I’ll leave on some more semi-good news. About those”triggers” – Five Things for Liberals to Like in the Debt Ceiling Deal

The trigger: This is counterintuitive, but the trigger is actually pretty good for Democrats. For all that MoveOn thinks that it would force benefit cuts to Medicare, Medicaid and Social Security, it actually wouldn’t trigger benefit cuts to any entitlements. The only cuts it would force would be a 2% or more haircut for Medicare providers. And House Minority Leader Nancy Pelosi, along with most Democrats, has never opposed provider cuts. Not only that, most progressives actually want the Pentagon cuts. So if the committee deadlocks and the trigger is pulled, Democrats won’t be miserable.

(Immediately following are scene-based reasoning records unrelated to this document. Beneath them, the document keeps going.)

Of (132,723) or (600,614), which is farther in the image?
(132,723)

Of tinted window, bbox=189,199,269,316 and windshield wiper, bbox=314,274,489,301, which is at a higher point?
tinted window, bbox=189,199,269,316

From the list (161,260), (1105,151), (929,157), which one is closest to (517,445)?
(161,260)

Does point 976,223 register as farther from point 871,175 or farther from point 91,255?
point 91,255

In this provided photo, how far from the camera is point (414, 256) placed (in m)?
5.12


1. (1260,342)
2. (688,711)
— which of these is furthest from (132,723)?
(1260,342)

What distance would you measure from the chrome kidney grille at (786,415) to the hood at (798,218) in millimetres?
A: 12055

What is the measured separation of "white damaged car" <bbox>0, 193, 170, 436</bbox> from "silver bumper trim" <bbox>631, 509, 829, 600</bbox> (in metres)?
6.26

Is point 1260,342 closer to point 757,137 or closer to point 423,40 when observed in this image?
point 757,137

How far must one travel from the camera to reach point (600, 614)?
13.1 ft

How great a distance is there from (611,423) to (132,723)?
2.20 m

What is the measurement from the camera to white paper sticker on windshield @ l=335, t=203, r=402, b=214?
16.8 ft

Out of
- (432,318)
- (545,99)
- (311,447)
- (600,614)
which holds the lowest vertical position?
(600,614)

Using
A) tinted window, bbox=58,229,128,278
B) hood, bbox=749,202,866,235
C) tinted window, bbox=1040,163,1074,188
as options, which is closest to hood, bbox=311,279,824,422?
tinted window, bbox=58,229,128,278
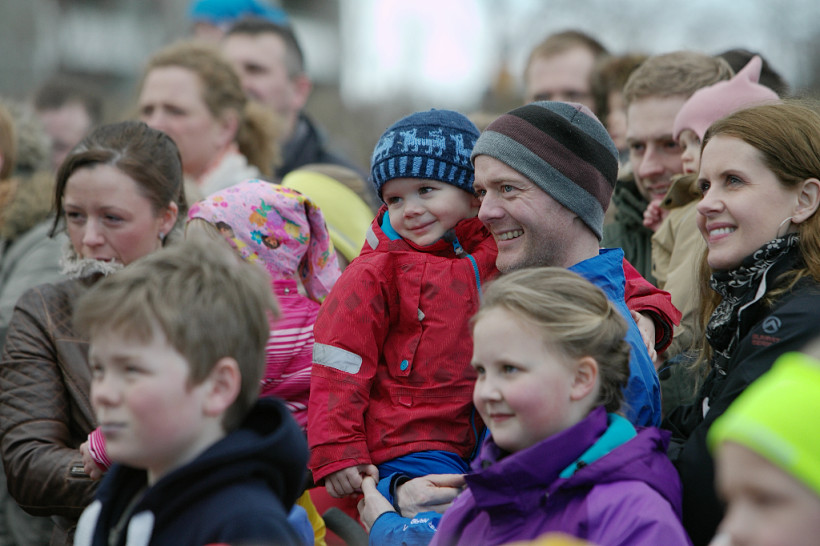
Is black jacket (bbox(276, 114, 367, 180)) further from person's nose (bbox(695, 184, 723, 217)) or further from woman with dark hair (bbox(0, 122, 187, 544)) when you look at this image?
person's nose (bbox(695, 184, 723, 217))

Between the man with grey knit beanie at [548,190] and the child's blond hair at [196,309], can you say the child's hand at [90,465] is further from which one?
the man with grey knit beanie at [548,190]

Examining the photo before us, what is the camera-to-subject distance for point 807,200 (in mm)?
3309

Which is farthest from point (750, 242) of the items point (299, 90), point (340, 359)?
point (299, 90)

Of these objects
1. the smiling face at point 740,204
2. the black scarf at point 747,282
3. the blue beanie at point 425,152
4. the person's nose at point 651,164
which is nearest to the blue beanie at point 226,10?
the person's nose at point 651,164

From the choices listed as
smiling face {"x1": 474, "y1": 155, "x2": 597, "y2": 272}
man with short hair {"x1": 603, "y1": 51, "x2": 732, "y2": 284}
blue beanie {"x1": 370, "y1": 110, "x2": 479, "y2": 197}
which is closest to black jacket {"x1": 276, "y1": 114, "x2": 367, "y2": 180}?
man with short hair {"x1": 603, "y1": 51, "x2": 732, "y2": 284}

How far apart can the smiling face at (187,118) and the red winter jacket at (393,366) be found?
Answer: 8.61 ft

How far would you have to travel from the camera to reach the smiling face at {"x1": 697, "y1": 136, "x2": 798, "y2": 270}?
10.8 ft

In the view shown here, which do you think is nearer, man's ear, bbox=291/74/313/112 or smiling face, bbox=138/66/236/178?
smiling face, bbox=138/66/236/178

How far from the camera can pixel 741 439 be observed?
6.36 feet

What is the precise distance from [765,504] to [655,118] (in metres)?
3.20

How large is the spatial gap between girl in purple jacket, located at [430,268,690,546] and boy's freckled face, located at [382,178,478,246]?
2.58ft

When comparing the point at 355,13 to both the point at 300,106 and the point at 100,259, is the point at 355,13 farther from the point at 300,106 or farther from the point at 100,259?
the point at 100,259

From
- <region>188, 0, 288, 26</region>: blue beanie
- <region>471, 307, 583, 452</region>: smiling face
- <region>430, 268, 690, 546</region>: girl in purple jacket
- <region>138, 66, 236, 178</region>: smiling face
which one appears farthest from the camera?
<region>188, 0, 288, 26</region>: blue beanie

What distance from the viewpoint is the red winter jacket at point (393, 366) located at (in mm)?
3557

The commission: Again, for all the liberal carping about a “Super Congress,” the commission of 12 members — three from each party in each chamber — set up to find the second phase of $1.5 trillion in cuts by Thanksgiving is actually rigged to force some revenue increases. Yes, the Bush tax cuts are off the table. But there are plenty of loopholes, subsidies and other corporate welfare programs that are on the table. And with such a strong trigger, it’s hard to imagine at least one Republican not voting to kill corporate jet subsidies over slashing $500 billion from the defense budget – even if the revenues aren’t offset. The question is: who are Republicans more afraid of, Grover Norquist or the joint chiefs? Democrats’ money is on the joint chiefs.

 

OK, think of this as a P.S. One tea smoker put down her bong long enough to see that they didn’t get all the ransom they think they deserved. Ann Barnhardt writing at the right-wing American Thinker – We The Stupid

I stand here in abject stupefaction.  The so-called “right” or “Tea Party” in this republic is being so thoroughly rolled and defeated that I am struggling to come up with an adequate violent submission metaphor that does not involve prison rape . . . and they honesty think that they’re “winning.”  Really?  You call this winning?

She uses some very suspect numbers and suggests that Obama be “removed” from office, but she does get the general drift of some of the cuts, like “not spending” money on Afghanistan being counted as a spending cut.